Sam Merullo

It’s not too late to save Oxford Street

Marks & Spencer's store on Oxford Street (Getty images)

Oxford Street – the busiest shopping street in Europe, in a nation once known as an island of shopkeepers – has had at its heart two fine Art Deco monuments to British mercantilism: Selfridges and Marks & Spencer. But in December, the deputy prime minister Angela Rayner granted permission for M&S to demolish and redevelop its flagship London store and replace it with a drab slab of modernism.

For devotees of Art Deco architecture and anyone who cares about beautiful buildings, this is an act of philistinism. But there may still be a glimmer of hope for Oxford Street. London’s mayor, Sadiq Khan, has opened a consultation (ending on 2 May) on the future of Oxford Street. Could this mark a turning point, a chance to reimagine this great thoroughfare for the 21st century?

Khan says that he wants to turbo-charge the regeneration of Oxford Street and create a ‘beautiful space where people can shop, eat and connect.’ Perhaps he might have a word with his Labour colleagues and put a stop to the erection of a hideous building to replace the dignified M&S store.
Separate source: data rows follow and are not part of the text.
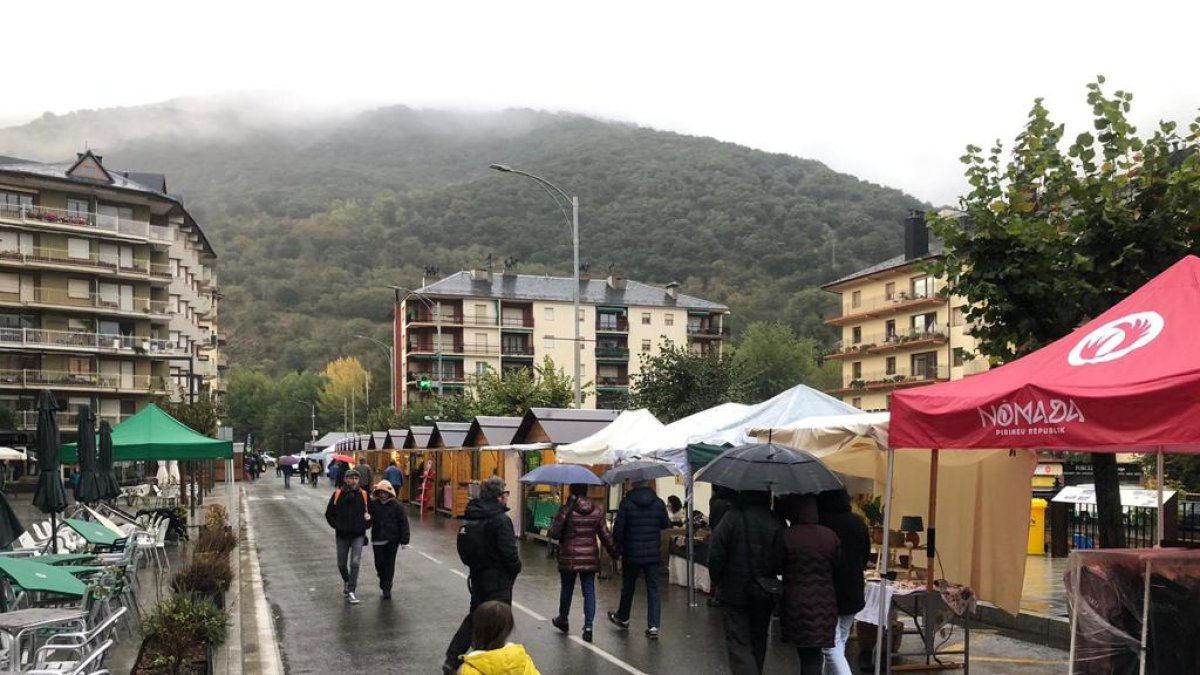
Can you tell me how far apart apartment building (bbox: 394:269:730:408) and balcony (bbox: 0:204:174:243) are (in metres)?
28.3

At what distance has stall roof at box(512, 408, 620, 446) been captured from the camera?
25.8m

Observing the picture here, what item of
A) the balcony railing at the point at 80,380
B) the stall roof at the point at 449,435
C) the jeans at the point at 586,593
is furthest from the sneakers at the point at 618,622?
the balcony railing at the point at 80,380

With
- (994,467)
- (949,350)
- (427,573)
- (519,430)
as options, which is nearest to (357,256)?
(949,350)

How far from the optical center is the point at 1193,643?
21.3 ft

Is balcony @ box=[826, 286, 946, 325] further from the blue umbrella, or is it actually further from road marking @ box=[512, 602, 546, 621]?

M&S’s argument for its new building has been consistently inconsistent. Initially, it was couched by supporters in respect of energy and carbon savings. This was a surprise to environmental campaigners, given that the building work is likely to generate up to 39,500 tonnes of C02 emissions.
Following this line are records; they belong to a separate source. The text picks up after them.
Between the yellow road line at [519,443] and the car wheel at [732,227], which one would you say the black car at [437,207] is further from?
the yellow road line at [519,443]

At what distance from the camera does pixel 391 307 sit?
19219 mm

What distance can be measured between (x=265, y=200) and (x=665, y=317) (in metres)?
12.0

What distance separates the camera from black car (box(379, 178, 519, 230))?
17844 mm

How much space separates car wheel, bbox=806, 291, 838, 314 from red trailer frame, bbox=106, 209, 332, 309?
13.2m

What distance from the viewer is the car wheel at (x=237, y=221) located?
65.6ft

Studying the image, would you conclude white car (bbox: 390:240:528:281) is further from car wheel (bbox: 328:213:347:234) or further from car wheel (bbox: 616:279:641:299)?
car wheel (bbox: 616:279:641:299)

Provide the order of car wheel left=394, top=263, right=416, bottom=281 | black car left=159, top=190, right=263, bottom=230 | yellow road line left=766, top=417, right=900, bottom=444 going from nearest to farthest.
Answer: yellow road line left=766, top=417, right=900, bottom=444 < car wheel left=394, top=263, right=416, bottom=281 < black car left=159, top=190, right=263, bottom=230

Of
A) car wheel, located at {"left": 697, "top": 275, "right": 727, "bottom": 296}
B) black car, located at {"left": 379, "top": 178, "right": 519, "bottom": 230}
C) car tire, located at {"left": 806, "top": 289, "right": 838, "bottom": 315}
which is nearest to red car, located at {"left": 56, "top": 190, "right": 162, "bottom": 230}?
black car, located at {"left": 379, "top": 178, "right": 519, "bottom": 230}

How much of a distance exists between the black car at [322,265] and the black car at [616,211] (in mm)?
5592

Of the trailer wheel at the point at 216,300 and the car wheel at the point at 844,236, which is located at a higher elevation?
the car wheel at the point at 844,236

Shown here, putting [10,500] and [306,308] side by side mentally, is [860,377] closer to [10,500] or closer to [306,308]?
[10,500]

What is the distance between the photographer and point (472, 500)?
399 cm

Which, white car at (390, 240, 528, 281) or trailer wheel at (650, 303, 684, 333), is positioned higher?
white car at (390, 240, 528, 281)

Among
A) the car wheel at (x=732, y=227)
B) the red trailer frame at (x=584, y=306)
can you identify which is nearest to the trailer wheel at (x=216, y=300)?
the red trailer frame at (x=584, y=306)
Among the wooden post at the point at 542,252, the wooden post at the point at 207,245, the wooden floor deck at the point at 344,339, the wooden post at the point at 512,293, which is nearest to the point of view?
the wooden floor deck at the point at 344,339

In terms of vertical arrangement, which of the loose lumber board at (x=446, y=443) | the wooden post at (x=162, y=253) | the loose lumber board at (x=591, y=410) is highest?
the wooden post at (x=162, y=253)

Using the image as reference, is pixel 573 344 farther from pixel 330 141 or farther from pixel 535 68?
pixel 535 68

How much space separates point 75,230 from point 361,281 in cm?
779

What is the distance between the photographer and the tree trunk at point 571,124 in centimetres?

The other argument was weaker still: that a new build would revitalise the High Street. This was a curious position to take, given that the existing building’s facades are among the most character defining features of Oxford Street.
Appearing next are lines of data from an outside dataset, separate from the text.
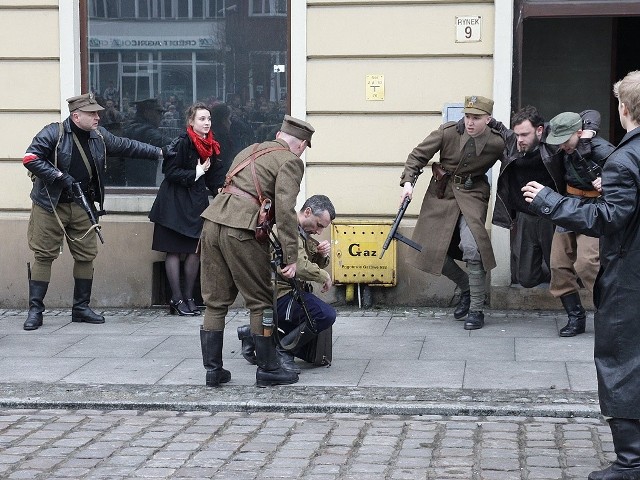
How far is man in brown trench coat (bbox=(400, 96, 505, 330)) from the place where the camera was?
8828mm

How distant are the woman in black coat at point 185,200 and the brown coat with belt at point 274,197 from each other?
8.54ft

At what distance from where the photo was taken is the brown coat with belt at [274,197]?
22.2 feet

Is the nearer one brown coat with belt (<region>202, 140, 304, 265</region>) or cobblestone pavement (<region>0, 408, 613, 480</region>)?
cobblestone pavement (<region>0, 408, 613, 480</region>)

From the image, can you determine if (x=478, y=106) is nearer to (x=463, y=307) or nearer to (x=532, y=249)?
(x=532, y=249)

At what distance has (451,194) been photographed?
29.7 feet

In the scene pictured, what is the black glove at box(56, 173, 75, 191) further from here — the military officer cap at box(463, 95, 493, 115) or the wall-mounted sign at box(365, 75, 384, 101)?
the military officer cap at box(463, 95, 493, 115)

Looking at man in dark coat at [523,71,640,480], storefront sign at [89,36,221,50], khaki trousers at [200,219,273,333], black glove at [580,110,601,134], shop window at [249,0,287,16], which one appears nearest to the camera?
man in dark coat at [523,71,640,480]

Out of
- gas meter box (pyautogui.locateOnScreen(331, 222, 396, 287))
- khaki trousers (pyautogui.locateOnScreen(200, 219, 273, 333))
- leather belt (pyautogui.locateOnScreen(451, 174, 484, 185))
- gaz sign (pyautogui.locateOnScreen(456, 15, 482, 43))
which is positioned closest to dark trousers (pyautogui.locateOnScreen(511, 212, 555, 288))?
leather belt (pyautogui.locateOnScreen(451, 174, 484, 185))

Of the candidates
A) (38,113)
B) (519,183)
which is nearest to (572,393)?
(519,183)

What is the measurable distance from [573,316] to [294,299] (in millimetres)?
2400

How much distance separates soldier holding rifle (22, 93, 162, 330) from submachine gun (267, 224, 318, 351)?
2.44 meters

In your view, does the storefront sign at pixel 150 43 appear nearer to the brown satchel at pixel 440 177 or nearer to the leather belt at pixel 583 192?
the brown satchel at pixel 440 177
The tragedy of M&S’s determination to pull down its Oxford Street building is that it doesn’t have to be this way. English architect Francis Terry, in conjunction with Create Streets, has published an alternative culturally sympathetic option. His version embraced the pre-war Trehearne and Norman architecture by retrofitting it to suit modern day retail and commercial development. Crucially, the proposal provided a comparable development square footage and at a similar cost. Yet M&S wasn’t persuaded.

This refusal to see sense is a pity. Terry’s version sought to retain the proud, handsome building which has housed generations of shoppers since the 1920s whilst creating grand and uplifting arcades. As Nicholas Boys Smith observed, it embraced the ‘splendid’ architectural framework that M&S, and its neighbour Selfridges, provide.

It was not a totally purist approach; it supported the demolition of the post war bolt-on at the rear of the original. A Deltapoll survey in February 2024 found the British public overwhelmingly preferred the Terry design by 79 per cent to 17 per cent. Terry’s blueprint was seen as a chance to embrace the best, and improve the worst of the building – but it’s an opportunity which has, seemingly, been spurned.

The problem is not with the concept of the demolition per se, but also the tedious mediocrity of the proposed replacement – what Boys Smith described, accurately, as a ‘generic 1970s pastiche… complete with a graph-paper façade and a deadening grid of identical windows.’ Any replacement should surely have to be an improvement on the past. But it must also be thoughtful, respectful, interesting – and definitely not dreary.

So where do Labour sit with this? It is an ironic tragedy that they have had to use their endorsement of M&S’s proposal to signpost that they understand growth, enterprise and ‘building for the future.’ Perhaps their October Budget backed them into a corner, forcing them to desperately signal that they understand that the state can indeed be an agent for nurturing enterprise.

Whatever the reason, we must keep our fingers crossed for the Mayor’s consultation. Few will disagree with the exile of candy stores and many will applaud the renewed attempt to pedestrianise London’s former tourist shopping jewel. But sitting as it does in the shadow of the decision to demolish, do we really have confidence that public bodies possess the ability or eye for design to achieve Khan’s goals?

Approving the demolition of the M&S building was a mistake. As Terry has shown, heritage can indeed be combined with growth. His proposal enhanced the character of Oxford Street, injecting life into a High Street in need. But the necessity for knee-jerk pro-business optics was simply too great. A landmark building – and Khan’s dream of revitalising Oxford Street – risks being lost.